= Ofentse Pitse =

South African conductor

Ofentse Pitse (born 1 July 1992) is a South African conductor and architect. She is the first black South African woman to conduct and own an all-black orchestra, Anchored Sound. She is also the youngest to do so.

==Life==
Dikeledi Ofentse Keorapetse Pitse was born in Mabopane. Her grandfather Otto Pitse was a jazz conductor and trumpet player. She first played an instrument at the age of twelve when an uncle gave her a flugelhorn. She played in the Salvation Army band in Mabopane, though much of her musical education was informal despite having attended the prestigious art school, Pro Arte Alphen Park. Pitse's reason for not taking music as a formal subject in school is because she was denied the opportunity to do so as she did not have a piano at home which was a requirement of the school's music programme.

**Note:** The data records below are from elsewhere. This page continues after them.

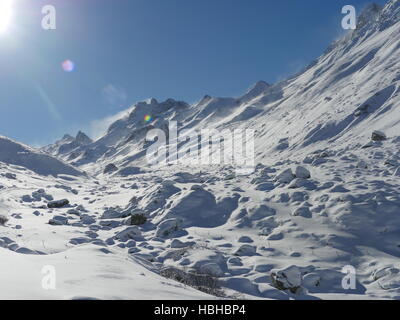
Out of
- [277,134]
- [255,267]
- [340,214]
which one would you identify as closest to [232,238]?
[255,267]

In 2017, Pitse started a youth choir in Katlehong, hand-picking classically trained young people. Discovering that there was no all-black classical orchestra in the world, Pitse grew the choir into an orchestra. Boosted by established classical musicians, the ensemble grew from 8 to 19 to a 40-piece symphony orchestra. In 2019 Pitse contacted Thamsanqa Zungu, head of music at Tshwane University of Technology (TUT), and Gerben Grooten, the conductor of the University of Pretoria Philharmonic, who each provided her with mentoring in conducting. By 2021 Anchored Sound consisted of a 45-piece orchestra and 30-member choir, and had tackled music from Sibelius to Vivaldi to Dvořák. Pitse has kept the orchestra practicing though the COVID-19 pandemic, though orchestra members in disadvantaged communities have faced especial technological challenges.

In June 2024, Pitse conducted Redbull Symphonic Orchestra by Kabza De Small held at Johannesburg, Gold Reef City from June 8—9.